▼

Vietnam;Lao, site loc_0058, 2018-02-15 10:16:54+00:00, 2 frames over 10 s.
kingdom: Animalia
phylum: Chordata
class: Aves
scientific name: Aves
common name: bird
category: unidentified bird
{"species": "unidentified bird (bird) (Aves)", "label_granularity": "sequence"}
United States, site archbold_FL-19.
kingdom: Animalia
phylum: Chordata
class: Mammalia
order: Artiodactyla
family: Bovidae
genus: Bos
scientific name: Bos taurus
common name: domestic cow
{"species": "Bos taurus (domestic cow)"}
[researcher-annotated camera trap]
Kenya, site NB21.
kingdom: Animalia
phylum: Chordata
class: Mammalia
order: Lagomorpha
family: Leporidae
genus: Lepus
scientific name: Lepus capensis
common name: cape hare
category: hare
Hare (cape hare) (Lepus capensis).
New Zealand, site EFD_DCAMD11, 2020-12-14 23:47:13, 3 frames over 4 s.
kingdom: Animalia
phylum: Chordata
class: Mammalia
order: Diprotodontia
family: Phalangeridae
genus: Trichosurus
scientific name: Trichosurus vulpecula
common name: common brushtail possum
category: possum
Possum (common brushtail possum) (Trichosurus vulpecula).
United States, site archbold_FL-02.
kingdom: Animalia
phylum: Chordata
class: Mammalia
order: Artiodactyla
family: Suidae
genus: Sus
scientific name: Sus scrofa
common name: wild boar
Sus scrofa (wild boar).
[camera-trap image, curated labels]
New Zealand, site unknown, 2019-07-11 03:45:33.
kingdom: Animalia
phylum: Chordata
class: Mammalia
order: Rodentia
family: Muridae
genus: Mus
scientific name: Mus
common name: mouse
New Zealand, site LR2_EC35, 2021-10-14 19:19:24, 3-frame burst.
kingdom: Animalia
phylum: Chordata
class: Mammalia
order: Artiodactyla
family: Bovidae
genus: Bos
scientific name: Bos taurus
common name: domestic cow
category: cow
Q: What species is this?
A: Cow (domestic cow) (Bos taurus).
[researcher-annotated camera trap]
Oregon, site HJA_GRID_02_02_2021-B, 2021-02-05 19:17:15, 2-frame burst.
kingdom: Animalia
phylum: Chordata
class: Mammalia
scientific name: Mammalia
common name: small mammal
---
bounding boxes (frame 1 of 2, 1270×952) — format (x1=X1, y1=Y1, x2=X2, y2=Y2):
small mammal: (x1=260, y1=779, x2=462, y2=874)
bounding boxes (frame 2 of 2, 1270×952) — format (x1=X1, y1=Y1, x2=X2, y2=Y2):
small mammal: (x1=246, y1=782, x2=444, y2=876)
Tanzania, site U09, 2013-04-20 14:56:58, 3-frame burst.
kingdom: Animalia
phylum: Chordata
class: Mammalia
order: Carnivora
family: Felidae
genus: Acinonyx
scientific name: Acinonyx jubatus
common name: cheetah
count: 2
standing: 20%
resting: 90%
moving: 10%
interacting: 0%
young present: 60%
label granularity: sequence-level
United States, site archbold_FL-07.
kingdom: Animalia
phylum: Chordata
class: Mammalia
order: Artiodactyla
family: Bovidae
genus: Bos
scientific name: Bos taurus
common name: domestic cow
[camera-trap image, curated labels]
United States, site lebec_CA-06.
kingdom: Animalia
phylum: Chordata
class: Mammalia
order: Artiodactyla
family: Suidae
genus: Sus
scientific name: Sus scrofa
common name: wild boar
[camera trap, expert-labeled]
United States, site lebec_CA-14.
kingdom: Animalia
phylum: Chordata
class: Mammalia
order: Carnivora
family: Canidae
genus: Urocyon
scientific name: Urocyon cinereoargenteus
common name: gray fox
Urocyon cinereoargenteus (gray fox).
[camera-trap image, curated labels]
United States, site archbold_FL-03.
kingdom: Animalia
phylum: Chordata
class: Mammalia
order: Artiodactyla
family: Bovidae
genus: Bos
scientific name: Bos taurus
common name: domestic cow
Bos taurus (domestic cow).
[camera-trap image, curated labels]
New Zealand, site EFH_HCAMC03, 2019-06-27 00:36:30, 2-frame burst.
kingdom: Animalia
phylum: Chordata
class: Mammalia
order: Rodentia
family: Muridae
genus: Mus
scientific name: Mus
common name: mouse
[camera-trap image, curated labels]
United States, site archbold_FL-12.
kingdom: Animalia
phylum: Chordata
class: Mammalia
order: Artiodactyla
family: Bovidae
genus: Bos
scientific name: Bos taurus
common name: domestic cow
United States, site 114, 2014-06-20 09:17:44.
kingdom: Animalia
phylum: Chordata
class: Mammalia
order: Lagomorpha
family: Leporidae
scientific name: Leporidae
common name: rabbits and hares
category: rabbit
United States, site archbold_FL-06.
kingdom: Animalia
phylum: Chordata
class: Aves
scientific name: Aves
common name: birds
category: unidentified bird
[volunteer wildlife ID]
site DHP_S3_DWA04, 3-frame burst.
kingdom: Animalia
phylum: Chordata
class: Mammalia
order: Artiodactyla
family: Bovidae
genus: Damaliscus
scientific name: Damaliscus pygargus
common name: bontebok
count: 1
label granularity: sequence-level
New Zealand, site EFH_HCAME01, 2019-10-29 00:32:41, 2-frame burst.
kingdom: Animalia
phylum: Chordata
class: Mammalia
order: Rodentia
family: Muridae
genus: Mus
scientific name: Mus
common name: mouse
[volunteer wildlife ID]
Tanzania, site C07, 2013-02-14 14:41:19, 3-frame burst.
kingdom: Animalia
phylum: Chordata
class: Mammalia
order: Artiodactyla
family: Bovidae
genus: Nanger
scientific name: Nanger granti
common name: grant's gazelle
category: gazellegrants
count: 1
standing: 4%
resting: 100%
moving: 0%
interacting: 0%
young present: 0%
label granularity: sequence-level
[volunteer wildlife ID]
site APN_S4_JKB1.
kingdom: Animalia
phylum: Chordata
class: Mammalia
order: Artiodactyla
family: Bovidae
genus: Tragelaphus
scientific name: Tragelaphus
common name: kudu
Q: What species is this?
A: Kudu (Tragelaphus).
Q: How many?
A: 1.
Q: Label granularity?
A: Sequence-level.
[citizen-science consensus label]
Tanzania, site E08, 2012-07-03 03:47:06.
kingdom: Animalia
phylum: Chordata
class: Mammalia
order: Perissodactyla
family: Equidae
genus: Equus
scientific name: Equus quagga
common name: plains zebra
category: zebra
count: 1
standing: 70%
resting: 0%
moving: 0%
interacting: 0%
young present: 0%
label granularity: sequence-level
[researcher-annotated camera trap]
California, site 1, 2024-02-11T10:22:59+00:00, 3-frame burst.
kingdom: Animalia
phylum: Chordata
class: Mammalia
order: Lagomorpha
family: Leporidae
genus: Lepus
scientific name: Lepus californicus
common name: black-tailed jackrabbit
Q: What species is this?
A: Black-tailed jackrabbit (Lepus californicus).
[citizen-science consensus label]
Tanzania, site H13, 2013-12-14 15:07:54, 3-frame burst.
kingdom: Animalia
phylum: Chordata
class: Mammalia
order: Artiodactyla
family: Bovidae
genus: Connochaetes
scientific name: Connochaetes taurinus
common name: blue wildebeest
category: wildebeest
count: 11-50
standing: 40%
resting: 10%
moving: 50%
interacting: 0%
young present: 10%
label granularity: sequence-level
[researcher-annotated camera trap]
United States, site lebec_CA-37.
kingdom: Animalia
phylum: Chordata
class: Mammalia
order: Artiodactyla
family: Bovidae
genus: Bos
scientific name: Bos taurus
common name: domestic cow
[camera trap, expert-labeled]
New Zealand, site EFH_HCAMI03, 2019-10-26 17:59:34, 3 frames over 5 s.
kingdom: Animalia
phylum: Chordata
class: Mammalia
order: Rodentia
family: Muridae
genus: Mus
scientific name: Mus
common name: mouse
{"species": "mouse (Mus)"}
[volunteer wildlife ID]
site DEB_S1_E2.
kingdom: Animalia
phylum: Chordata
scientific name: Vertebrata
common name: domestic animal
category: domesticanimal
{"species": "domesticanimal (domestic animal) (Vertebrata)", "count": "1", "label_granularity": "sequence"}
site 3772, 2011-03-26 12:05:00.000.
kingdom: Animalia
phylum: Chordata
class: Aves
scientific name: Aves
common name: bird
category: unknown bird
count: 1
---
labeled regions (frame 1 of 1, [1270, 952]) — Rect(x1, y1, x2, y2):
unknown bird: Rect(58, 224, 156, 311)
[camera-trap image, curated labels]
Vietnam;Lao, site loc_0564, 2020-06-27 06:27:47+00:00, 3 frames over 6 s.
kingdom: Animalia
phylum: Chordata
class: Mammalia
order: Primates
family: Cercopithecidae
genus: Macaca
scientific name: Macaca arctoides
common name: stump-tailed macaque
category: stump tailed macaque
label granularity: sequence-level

▲

▸ **WORK TASK**
Throughout the data above, copy all lines where the word "standing" is found.

▸ **EXERCISE RESPONSE**
standing: 20%
standing: 4%
standing: 70%
standing: 40%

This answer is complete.